--- EXCERPT TO READ ---
□ □ □ □ □ □ □

Grand Junction hotel lodging numbers are up

Grand Junction hotel lodging numbers are up

Brandon Leuallen, The Business Times

Grand Junction’s tourism sector continued to post gains in 2025 and into early 2026, with hotel-performance metrics outpacing state and national trends even as lodging-tax growth remained comparatively modest, according to Visit Grand Junction data and comments from the organization’s director.

Visit Grand Junction Director Elizabeth Fogarty said in an interview with The Business Times that January 2026 started on a positive note, with the portion of lodging tax collected for the organization rising 3.5 percent compared with January 2025. Hotel occupancy for the month was up 1.9 percent, average daily rate increased 2.6 percent, and revenue per available room rose 4.6 percent.

Those January figures follow a 2025 year in which Visit Grand Junction’s 4.25 percent share of the city’s lodging-tax collections increased 0.8 percent over 2024, while hotel occupancy rose 3.3 percent, average daily rate increased 1.8 percent, and revenue per available room  climbed 5.1 percent, according to information Fogarty provided.

Grand Junction’s hotel sector has continued to outperform broader benchmarks. Fogarty said Visit Grand Junction compares local hotel performance against three categories: Colorado excluding ski resorts; Colorado including ski resorts; and the United States. January 2026 marked the ninth consecutive month that Grand Junction hotel occupancy outpaced all three. Average daily rate has led those same categories for six consecutive months, and revenue per available room for nine.

The city also set annual hotel pricing records in 2025, according to the data Fogarty provided.

Fogarty said Visit Grand Junction has responded to the lodging supply and tax challenges by changing how it markets the community.

□ □ □ □ □ □ □

--- LIST OF TASKS ---
• 1. According to the article on Grand Junction hotel lodging, how much did revenue per available room rise in January 2026 compared with January 2025?
• 2. List the benchmark categories that the Grand Junction hotel lodging article says Visit Grand Junction uses to compare local hotel performance.
The lines that follow the article were drawn from a different source.

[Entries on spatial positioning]

□ □ □ □ □ □ □

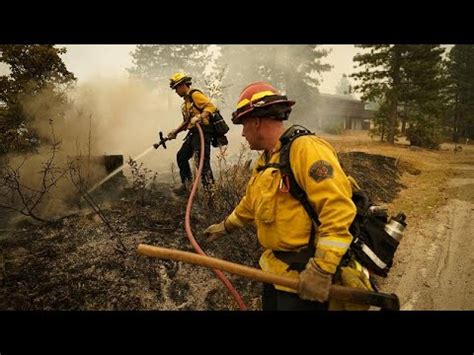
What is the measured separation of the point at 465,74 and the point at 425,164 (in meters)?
17.3

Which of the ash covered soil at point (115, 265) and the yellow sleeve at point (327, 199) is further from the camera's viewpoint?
the ash covered soil at point (115, 265)

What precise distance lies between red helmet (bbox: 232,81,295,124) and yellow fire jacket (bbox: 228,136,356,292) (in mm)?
294

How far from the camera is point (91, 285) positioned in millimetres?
3678

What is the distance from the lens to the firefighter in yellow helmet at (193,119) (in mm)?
5680

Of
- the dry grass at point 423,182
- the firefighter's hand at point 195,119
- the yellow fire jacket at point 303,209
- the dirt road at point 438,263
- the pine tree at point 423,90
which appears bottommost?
the dirt road at point 438,263

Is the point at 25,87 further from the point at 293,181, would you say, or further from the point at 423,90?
the point at 423,90

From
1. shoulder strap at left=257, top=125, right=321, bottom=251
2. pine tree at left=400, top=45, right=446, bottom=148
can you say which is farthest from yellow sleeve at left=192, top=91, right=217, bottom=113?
pine tree at left=400, top=45, right=446, bottom=148

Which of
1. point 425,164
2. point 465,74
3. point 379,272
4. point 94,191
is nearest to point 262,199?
point 379,272

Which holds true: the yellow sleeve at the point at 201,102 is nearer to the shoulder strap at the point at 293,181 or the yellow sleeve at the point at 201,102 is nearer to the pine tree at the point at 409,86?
the shoulder strap at the point at 293,181

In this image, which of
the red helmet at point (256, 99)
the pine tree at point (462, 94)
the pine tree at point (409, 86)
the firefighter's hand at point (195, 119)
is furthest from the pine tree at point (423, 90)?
the red helmet at point (256, 99)

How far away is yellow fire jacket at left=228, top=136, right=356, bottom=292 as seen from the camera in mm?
1829

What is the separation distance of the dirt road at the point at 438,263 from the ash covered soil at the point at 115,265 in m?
1.88

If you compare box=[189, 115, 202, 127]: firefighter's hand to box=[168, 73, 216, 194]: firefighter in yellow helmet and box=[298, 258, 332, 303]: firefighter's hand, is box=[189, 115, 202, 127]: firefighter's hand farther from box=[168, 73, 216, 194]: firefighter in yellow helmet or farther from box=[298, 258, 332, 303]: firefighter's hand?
box=[298, 258, 332, 303]: firefighter's hand

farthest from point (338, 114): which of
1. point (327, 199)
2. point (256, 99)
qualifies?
point (327, 199)
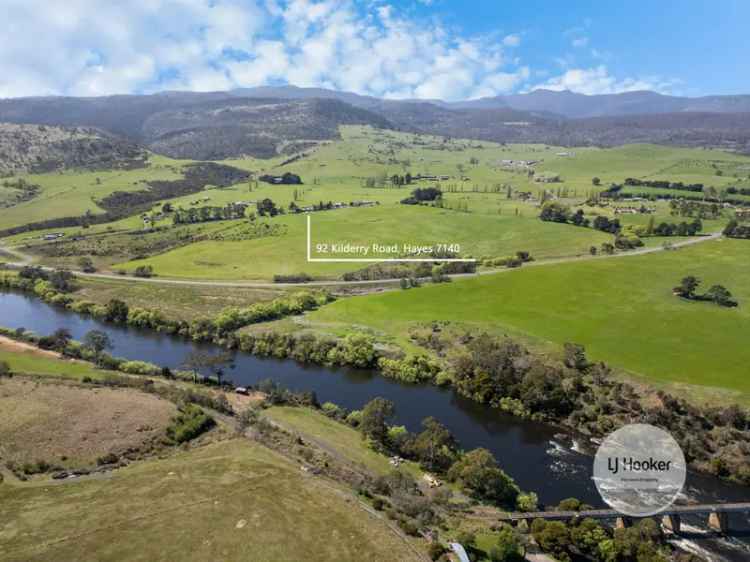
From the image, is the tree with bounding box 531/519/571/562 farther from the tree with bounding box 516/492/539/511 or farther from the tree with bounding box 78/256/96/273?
the tree with bounding box 78/256/96/273

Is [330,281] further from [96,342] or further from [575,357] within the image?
[575,357]

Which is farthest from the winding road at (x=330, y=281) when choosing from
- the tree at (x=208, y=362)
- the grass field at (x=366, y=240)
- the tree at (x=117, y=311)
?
the tree at (x=208, y=362)

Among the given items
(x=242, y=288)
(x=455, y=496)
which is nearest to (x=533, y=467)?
(x=455, y=496)

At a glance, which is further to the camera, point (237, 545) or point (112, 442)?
point (112, 442)

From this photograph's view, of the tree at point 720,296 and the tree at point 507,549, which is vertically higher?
the tree at point 720,296

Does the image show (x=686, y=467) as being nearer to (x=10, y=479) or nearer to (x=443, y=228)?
(x=10, y=479)

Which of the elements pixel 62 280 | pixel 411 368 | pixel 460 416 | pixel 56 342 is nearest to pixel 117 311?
pixel 56 342

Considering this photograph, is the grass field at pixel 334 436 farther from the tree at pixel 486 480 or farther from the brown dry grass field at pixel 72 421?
the brown dry grass field at pixel 72 421

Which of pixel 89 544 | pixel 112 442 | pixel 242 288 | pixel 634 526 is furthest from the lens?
pixel 242 288
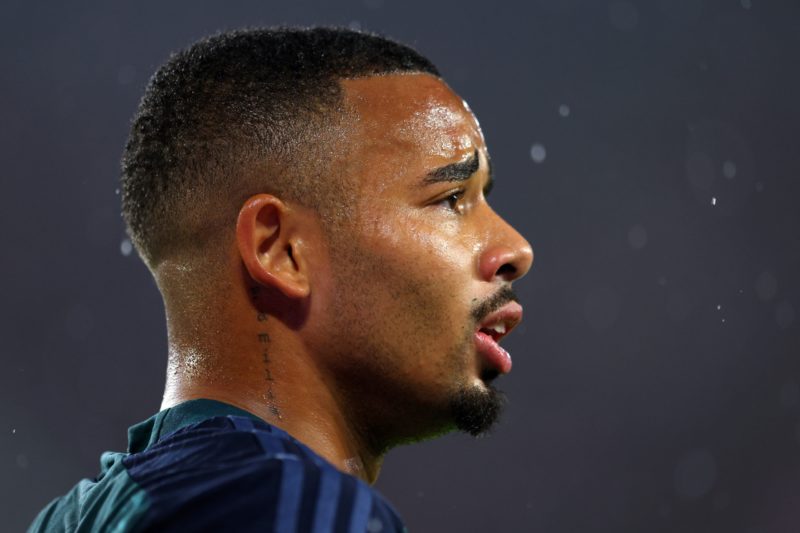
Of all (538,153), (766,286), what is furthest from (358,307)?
(766,286)

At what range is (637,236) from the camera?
398 cm

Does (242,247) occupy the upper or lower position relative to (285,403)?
upper

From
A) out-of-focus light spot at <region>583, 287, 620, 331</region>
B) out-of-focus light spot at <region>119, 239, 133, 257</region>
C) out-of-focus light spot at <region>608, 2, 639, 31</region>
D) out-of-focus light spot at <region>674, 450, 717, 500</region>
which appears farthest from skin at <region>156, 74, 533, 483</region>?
out-of-focus light spot at <region>608, 2, 639, 31</region>

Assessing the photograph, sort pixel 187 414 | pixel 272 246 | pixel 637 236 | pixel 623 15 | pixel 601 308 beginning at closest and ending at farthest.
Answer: pixel 187 414 < pixel 272 246 < pixel 601 308 < pixel 637 236 < pixel 623 15

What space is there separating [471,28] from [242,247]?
2.82 metres

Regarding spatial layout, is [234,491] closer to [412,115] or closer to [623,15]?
[412,115]

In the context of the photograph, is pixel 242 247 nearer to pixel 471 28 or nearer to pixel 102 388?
pixel 102 388

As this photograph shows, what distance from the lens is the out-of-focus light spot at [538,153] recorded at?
13.0 feet

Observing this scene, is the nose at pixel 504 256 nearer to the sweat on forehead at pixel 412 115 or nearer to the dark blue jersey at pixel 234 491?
the sweat on forehead at pixel 412 115

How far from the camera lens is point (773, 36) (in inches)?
169

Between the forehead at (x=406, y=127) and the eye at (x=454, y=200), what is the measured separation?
0.17 ft

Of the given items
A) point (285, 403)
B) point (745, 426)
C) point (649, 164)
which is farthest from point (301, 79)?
point (745, 426)

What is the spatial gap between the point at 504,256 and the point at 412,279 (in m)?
0.16

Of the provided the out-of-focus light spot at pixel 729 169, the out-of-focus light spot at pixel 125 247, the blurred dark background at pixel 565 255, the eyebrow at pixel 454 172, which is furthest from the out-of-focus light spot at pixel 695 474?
the eyebrow at pixel 454 172
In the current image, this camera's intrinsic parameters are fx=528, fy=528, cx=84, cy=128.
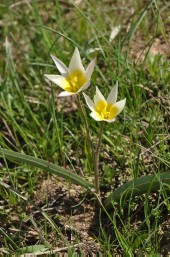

□ □ □ □ □ □ □

--- ANSWERS ---
• 1. It rose 4.6 percent.

• 2.
- Colorado excluding ski resorts
- Colorado including ski resorts
- The United States